White-lipped peccaries have returned to Piedras Blancas National Park after years without confirmed records of the species, marking an important wildlife restoration effort in Costa Rica’s South Pacific. The project reintroduced 13 white-lipped peccaries, also known locally as chanchos de monte, after relocating them from protected areas on the Osa Peninsula. The animals were captured, transported, held in an acclimation enclosure and then released into the forest.
The white-lipped peccary had been one of the large mammals no longer recorded in Piedras Blancas, along with the jaguar and Baird’s tapir. Its return is meant to restore part of the park’s natural balance, not just bring back a single species.
The operation required careful preparation. Researchers installed Wi-Fi inside the forest so they could monitor capture sites in real time through remote cameras. They also built two connected holding pens, similar to livestock corrals, and gradually trained the peccaries to enter them voluntarily to feed.
Guido SaborÃo, the biologist leading the project, said the animals first became comfortable entering and leaving the corrals freely. Once they were doing so regularly, the gates were closed, allowing the team to contain the group safely. After capture, the peccaries were moved by vehicle to Puerto Jiménez and then transported by boat overnight to Piedras Blancas. The nighttime trip helped reduce the risk of overheating and took advantage of favorable tidal conditions.
Once inside the park, the animals spent about a month in an acclimation enclosure before being released into the wild. Each peccary now wears a GPS tracking collar, allowing researchers to follow their movements and help guide anti-poaching patrols in the area.
Hunting was the main reason white-lipped peccaries disappeared from Piedras Blancas. The species has long been targeted for meat in parts of rural Latin America, and its habit of moving in large herds makes it especially vulnerable. Habitat loss has added to the pressure. White-lipped peccaries need large, healthy forests to survive because they travel long distances in groups and depend on connected habitat.
Their return matters for the forest itself. As the animals move through the landscape, they consume and disperse seeds, influence which plants regenerate, and create muddy wallows that can become small habitats for amphibians, insects and other wildlife. The species is also important prey for jaguars. Restoring white-lipped peccaries to Piedras Blancas could eventually improve the conditions needed for jaguars to return or expand their presence naturally in the area.

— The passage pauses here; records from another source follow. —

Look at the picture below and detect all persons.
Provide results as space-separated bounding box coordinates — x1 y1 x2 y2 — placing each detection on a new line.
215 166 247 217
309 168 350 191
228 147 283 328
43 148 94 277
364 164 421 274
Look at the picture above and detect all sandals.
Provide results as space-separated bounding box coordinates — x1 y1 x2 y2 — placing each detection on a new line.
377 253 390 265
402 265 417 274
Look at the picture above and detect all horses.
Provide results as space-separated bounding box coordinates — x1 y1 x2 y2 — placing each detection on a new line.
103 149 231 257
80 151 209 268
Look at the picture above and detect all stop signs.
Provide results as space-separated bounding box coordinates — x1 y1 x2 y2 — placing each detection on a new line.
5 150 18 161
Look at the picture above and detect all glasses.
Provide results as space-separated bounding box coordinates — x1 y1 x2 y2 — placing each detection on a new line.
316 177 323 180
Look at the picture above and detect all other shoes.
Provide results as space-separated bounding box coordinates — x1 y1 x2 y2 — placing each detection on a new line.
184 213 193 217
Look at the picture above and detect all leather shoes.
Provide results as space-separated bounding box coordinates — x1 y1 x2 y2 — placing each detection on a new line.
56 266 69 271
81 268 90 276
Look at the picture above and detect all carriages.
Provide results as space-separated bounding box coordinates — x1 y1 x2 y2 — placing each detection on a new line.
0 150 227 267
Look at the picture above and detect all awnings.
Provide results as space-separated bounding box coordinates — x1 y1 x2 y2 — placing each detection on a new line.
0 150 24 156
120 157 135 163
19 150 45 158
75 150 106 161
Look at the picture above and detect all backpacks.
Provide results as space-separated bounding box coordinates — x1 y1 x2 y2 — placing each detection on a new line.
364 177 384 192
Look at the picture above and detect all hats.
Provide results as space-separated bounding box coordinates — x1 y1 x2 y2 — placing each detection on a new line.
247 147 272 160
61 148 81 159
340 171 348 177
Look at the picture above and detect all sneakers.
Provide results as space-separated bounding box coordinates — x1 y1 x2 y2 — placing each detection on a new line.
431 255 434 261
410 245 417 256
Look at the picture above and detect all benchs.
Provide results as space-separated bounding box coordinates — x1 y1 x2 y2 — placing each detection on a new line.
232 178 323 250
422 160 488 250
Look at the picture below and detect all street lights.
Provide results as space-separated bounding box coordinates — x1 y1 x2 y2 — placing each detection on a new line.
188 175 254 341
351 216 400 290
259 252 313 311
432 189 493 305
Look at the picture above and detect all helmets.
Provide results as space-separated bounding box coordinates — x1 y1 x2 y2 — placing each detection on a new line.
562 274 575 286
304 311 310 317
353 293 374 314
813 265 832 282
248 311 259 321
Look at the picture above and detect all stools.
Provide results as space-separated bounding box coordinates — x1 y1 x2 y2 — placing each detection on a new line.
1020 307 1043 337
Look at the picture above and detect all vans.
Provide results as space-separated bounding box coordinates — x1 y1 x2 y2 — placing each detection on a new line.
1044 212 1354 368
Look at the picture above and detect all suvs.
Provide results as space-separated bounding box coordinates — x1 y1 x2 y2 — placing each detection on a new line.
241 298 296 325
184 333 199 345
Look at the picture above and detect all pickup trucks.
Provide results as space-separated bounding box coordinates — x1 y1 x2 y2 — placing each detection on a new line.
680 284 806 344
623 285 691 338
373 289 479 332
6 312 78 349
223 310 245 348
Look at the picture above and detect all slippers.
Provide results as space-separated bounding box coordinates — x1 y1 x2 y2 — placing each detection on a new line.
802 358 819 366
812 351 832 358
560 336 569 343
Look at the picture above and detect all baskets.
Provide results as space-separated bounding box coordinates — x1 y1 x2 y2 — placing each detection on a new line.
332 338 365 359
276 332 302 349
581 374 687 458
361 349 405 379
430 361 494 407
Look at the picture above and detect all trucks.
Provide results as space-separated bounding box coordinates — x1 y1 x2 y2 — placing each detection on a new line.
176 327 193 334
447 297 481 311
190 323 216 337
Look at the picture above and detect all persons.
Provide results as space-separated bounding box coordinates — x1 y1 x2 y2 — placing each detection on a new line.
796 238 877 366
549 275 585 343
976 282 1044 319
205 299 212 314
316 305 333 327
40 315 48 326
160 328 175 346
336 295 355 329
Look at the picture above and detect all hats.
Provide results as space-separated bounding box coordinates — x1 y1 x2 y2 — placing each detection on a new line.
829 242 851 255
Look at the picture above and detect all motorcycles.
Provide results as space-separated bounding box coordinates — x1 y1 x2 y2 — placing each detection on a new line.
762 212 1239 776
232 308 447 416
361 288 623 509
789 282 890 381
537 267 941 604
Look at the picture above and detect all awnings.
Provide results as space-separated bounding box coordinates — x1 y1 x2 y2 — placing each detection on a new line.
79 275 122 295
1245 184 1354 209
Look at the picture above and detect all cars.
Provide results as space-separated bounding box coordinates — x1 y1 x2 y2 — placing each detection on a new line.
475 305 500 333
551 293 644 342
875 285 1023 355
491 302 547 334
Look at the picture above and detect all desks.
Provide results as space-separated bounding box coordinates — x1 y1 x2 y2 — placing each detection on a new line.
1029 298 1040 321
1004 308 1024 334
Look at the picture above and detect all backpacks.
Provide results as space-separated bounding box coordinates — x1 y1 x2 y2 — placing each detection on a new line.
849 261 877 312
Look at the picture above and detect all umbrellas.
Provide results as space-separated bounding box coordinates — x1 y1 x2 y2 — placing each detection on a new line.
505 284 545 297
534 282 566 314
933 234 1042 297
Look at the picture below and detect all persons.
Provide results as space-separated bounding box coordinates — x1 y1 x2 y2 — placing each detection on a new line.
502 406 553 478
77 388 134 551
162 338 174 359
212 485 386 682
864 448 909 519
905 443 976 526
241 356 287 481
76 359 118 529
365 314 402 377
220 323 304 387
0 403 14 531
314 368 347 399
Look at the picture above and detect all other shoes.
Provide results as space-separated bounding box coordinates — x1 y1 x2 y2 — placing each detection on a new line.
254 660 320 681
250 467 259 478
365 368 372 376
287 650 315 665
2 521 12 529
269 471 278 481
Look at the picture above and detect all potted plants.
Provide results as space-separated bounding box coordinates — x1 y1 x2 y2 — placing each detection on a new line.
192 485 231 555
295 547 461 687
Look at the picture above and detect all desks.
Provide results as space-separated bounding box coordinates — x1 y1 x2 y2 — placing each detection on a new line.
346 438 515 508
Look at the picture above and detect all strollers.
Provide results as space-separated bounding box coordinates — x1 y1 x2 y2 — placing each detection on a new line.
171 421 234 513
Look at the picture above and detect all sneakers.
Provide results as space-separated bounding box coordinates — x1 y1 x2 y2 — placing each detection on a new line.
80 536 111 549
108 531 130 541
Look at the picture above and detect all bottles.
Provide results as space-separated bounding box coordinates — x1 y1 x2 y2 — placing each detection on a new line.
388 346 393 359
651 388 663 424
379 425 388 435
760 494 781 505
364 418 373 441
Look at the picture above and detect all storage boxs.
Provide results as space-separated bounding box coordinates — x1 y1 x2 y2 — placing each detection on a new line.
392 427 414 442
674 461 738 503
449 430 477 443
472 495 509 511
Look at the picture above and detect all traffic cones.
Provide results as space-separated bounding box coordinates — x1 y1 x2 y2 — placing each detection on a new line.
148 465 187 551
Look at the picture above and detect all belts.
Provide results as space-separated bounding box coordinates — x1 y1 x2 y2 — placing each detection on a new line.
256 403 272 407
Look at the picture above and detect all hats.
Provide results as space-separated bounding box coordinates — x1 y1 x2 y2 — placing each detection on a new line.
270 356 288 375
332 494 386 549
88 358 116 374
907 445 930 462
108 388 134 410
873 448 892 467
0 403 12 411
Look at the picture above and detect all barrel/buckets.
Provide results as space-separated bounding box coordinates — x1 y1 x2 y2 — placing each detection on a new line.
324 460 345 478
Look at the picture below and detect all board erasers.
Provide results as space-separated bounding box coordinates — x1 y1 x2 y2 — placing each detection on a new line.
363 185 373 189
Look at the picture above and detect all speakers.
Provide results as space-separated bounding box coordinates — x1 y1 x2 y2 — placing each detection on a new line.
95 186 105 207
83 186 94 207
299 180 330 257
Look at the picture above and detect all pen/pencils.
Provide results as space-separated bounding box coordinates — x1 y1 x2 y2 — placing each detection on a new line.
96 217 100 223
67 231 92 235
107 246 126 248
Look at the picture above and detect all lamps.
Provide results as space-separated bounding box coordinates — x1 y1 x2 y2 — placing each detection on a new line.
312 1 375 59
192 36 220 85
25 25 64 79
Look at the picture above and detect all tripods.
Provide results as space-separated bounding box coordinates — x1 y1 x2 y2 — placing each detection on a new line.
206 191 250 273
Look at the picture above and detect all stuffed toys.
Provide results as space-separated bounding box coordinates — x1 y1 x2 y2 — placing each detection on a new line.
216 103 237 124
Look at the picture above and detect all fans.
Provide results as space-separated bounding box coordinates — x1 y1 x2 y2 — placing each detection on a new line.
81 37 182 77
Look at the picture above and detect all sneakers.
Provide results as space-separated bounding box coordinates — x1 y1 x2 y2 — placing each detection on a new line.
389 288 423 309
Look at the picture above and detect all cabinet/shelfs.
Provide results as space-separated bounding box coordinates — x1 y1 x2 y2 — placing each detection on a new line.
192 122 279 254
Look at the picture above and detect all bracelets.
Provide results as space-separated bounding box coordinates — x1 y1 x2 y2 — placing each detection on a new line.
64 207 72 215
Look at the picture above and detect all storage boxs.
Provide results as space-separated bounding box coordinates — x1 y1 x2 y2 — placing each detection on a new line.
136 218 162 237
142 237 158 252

Piedras Blancas National Park sits in Golfito, along Costa Rica’s southern Pacific coast. The park forms part of a larger biological corridor linking the Osa Peninsula with other protected areas, making the recovery of key wildlife species important beyond the park’s boundaries.
Researchers plan a second white-lipped peccary reintroduction during the first months of next year. The long-term goal is to rebuild a self-sustaining population in Piedras Blancas, allowing the species to once again play its role in the forest.